In the records below, reproduce word for word the stretch running from the line containing "In terms of" through the line containing "16.4 inches", with both of those lines included.
-------- Records provided
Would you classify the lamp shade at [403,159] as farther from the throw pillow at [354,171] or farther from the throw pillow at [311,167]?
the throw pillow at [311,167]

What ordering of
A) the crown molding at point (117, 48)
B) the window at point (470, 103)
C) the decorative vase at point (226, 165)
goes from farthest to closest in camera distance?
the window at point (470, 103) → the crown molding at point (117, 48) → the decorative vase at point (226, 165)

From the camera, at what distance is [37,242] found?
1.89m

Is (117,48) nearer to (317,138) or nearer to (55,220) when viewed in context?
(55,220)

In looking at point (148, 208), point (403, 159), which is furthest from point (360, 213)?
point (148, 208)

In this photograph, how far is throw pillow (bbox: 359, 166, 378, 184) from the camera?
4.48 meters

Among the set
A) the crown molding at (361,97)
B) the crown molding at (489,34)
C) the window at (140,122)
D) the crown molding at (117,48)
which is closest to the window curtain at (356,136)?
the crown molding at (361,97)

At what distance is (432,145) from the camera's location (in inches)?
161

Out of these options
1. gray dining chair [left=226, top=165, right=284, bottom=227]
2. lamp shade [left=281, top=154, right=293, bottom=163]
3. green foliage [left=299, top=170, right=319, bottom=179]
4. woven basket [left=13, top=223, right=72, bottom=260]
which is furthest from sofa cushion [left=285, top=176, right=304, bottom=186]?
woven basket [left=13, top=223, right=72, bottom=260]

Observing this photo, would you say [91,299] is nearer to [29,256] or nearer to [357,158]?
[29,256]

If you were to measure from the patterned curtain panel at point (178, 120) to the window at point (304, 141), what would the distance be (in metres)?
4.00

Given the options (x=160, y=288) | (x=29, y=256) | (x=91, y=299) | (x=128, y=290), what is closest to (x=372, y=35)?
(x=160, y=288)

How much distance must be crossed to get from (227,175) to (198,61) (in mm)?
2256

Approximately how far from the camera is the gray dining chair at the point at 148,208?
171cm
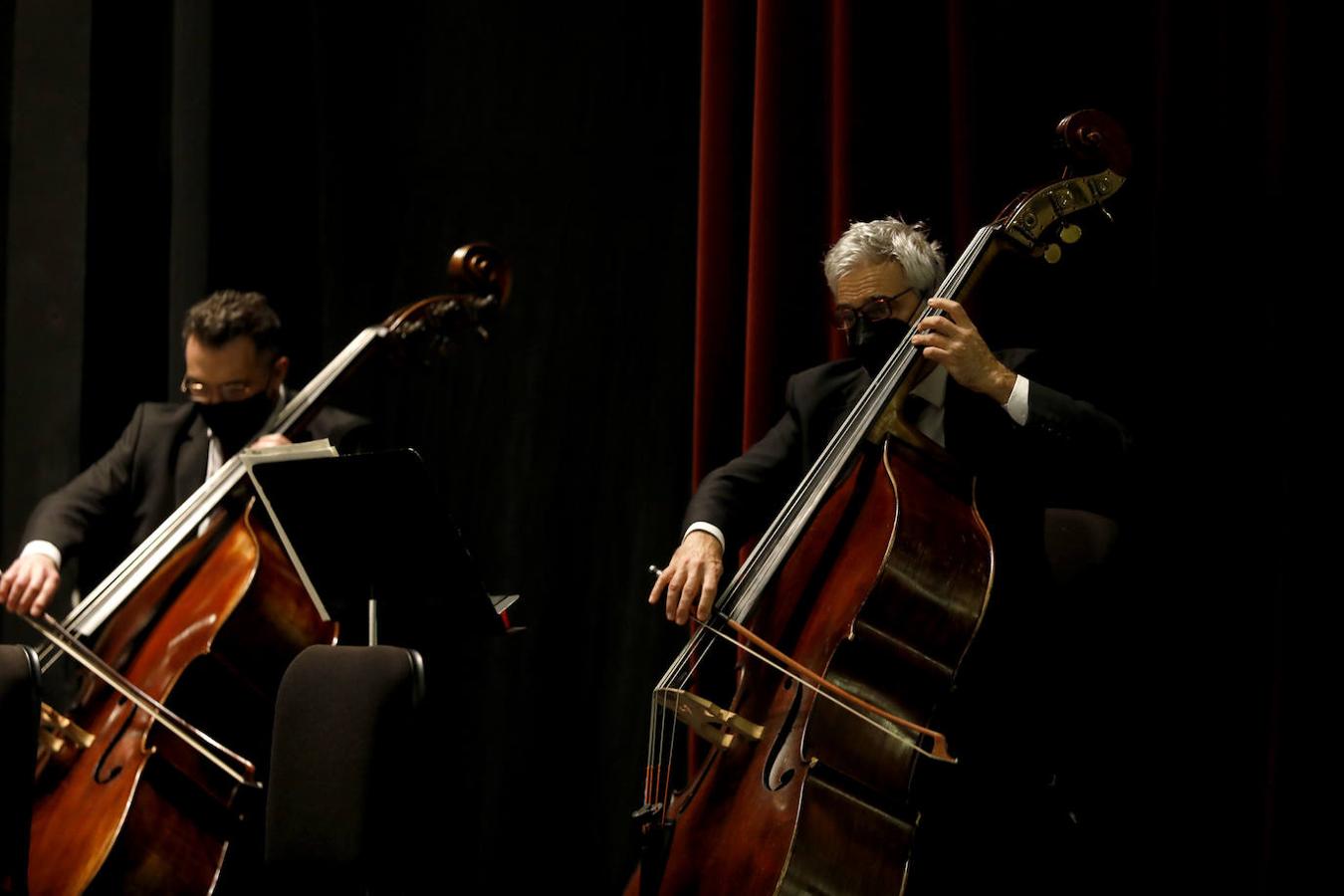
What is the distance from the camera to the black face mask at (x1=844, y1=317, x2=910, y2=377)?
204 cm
----------------
-------- Records provided
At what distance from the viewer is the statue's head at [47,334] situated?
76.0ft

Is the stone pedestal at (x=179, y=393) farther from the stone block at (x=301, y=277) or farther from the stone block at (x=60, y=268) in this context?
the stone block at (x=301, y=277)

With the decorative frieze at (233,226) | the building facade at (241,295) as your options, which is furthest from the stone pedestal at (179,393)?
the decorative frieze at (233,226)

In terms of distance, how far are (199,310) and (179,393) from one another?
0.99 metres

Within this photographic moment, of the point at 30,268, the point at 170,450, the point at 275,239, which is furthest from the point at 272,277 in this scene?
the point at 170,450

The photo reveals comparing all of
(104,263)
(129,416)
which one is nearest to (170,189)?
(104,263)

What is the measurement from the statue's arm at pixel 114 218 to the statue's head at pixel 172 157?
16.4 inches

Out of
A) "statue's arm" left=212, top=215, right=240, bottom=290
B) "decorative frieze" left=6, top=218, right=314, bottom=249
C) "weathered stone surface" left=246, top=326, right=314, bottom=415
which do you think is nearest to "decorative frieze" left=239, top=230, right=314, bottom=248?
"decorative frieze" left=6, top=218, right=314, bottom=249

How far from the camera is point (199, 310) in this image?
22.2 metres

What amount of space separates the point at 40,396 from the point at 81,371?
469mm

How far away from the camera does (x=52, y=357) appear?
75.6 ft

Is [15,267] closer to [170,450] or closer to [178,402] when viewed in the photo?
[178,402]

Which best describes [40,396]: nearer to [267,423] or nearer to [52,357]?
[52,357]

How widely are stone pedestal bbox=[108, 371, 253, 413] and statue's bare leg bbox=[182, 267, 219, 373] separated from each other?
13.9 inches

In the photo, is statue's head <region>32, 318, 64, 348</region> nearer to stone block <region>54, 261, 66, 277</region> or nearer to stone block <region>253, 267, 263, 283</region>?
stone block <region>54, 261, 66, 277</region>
----------------
#### Written solution
In terms of distance, how far are (199,310) and (179,393) from one another?
0.99 metres

Within this photographic moment, of the point at 30,268, the point at 170,450, the point at 275,239, which is furthest from the point at 272,277 in this scene?
the point at 170,450

The photo reveals comparing all of
(104,263)
(129,416)
which one is nearest to (170,189)?
(104,263)

What is the measurement from the statue's arm at pixel 114 218 to the statue's head at pixel 172 157?
16.4 inches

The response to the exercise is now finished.